◆ Exercise materials ◆
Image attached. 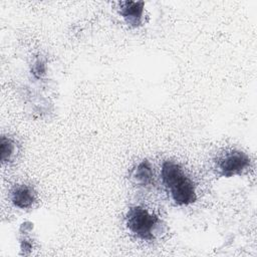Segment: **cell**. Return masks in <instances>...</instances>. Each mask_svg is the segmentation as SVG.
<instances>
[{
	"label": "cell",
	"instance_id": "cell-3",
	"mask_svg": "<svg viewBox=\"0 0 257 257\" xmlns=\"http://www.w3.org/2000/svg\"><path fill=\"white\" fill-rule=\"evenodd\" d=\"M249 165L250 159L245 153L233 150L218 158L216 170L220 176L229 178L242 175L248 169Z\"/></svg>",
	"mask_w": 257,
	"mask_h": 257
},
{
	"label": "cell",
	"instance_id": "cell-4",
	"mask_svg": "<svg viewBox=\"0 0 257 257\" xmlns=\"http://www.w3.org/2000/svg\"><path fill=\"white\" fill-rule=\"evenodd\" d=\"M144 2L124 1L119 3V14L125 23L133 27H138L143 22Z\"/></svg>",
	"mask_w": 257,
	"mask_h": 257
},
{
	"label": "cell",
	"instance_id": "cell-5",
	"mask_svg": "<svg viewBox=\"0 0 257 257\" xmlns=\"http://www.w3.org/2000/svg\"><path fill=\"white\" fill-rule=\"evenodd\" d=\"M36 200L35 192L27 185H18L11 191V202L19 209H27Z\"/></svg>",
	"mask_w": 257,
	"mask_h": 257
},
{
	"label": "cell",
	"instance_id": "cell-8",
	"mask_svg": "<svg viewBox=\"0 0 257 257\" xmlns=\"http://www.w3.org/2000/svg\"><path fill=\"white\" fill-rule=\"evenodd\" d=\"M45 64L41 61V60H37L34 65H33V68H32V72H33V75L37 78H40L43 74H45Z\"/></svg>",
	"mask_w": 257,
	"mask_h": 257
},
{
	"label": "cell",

◆ Problem to work on ◆
Please pull out every line of the data above that contains the string "white".

◆ Answer to this task ◆
	"mask_svg": "<svg viewBox=\"0 0 257 257\" xmlns=\"http://www.w3.org/2000/svg\"><path fill=\"white\" fill-rule=\"evenodd\" d=\"M249 165L250 159L245 153L233 150L218 158L216 170L220 176L229 178L242 175L248 169Z\"/></svg>",
	"mask_svg": "<svg viewBox=\"0 0 257 257\" xmlns=\"http://www.w3.org/2000/svg\"><path fill=\"white\" fill-rule=\"evenodd\" d=\"M144 2L124 1L119 3V14L125 23L133 27H138L143 22Z\"/></svg>",
	"mask_svg": "<svg viewBox=\"0 0 257 257\" xmlns=\"http://www.w3.org/2000/svg\"><path fill=\"white\" fill-rule=\"evenodd\" d=\"M36 200L35 192L27 185H18L11 191V202L19 209H27Z\"/></svg>",
	"mask_svg": "<svg viewBox=\"0 0 257 257\" xmlns=\"http://www.w3.org/2000/svg\"><path fill=\"white\" fill-rule=\"evenodd\" d=\"M45 64L41 61V60H37L34 65H33V68H32V72H33V75L37 78H40L43 74H45Z\"/></svg>",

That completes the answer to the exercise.